On launch day, the wind weighting processes shall include:
- Using a wind measuring system, such as balloons with GPS, determine launch day wind velocity and direction. A wind measurement is required every 200 feet from ground level to the maximum altitude.
- Measure winds to a "maximum altitude" not less than the altitude at vehicle burnout. If a parachute is employed, the balloon shall be sized to measure winds to the altitude at parachute deployment or 90,000 feet, whichever is less. Maximum altitude winds are required to be remeasured at least once every 6 hours, whenever a weather front passes the launch site, or whenever the top levels of a lower altitude balloon do not agree with the wind data measured by the "maximum altitude" balloon.
- Measure winds to a "medium altitude" not less than 50,000 ft.. This measurement is required every 4 hours, whenever a weather front passes the launch site, or whenever the top levels of a lower altitude balloon do not agree with the wind data measured by the "medium altitude" balloon.

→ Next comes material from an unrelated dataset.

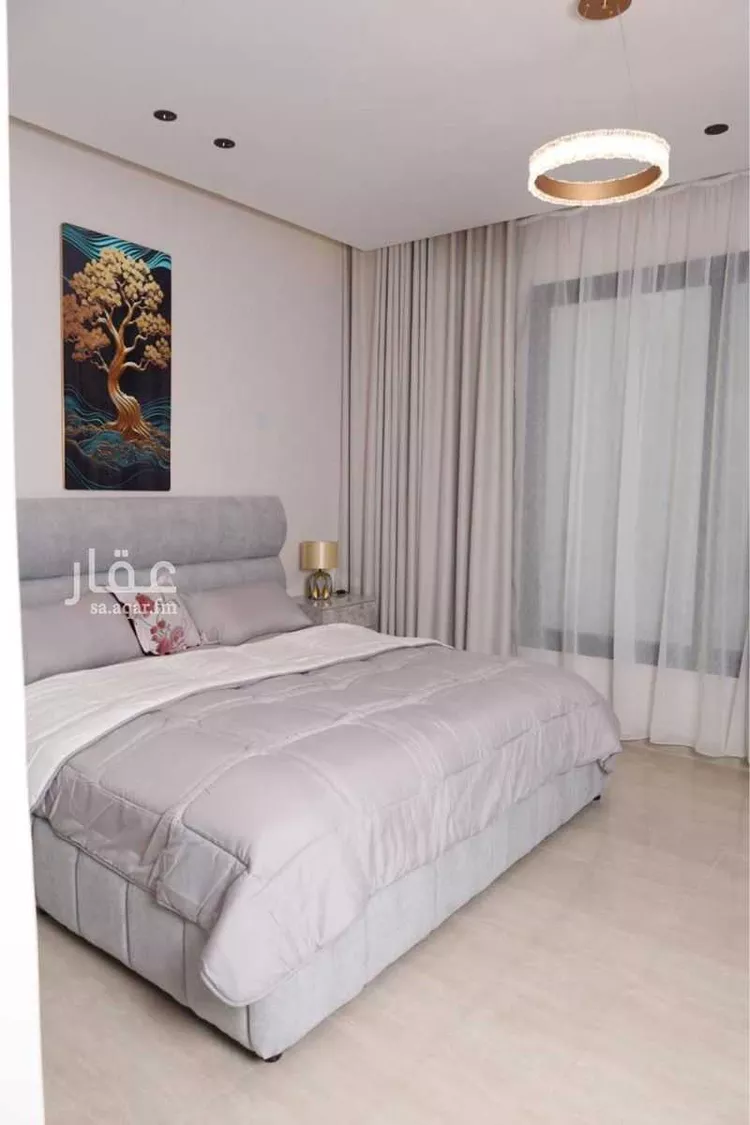 شقة للبيع في شارع 12ا, حي الحمراء, مدينة الخبر, المنطقة الشرقية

- Measure winds to a "low altitude" not less than 5000 ft. This measurement is required twice within 30 minutes of launch.
- Using the six DOF computer program with launch day winds and targeting for final stage impact, compute the launcher elevation and azimuth settings to achieve the nominal no wind impact point.
- Using the trajectory produced in 5 above, compute the impact point which results from wind drift for all intermediate stages/ejected components. This is accomplished by performing a trajectory simulation, with the launch angles determined in 5 above, through the wind field until the applicable stage burnout.
- If a parachute is used for the final or any intermediate stage/component, a trajectory simulation shall predict the wind drifted impact point. The change in aerodynamics at parachute ejection shall be modeled in the simulation. This simulation is in addition to any simulation of spent stages without parachutes. The requirement is to predict the impact location, for all impacting bodies, which results from flight through the winds.
- Verify launcher settings are within established limits. The launcher adjustment due to wind weighting shall not exceed: a. ñ 5o for elevation, not to exceed 86o, and b. ñ 30o for azimuth.
- Verify that the actual launcher settings are the same as computed by the wind weighting program.
- Monitor and verify wind variations and maximum wind limits are within launch constraints.
- An applicant's wind weighting procedure shall determine the following:
- Launcher azimuth and elevation settings which are derived from a trajectory simulation through launch day winds that achieve a final launch vehicle stage impact at the nominal no wind impact point.
- Wind drifted impact locations for each stage/ejected component.
- Output data from wind weighting operations may be required in printed, plotted, or computer medium format for each impacting body. The output shall include:
- Wind data for each balloon.
- The results of each computer run made on each wind weighting balloon. Data includes but is not limited to, launcher settings, and impact locations for each stage or component.
- Anemometer data, recorded
- Final launcher settings, recorded.
- In the applicants application, provide a description of operational wind weighting methods including method and schedule of determining wind speed and wind direction for each altitude layer, and provide qualifications of the lead wind weighting person and each member of the team.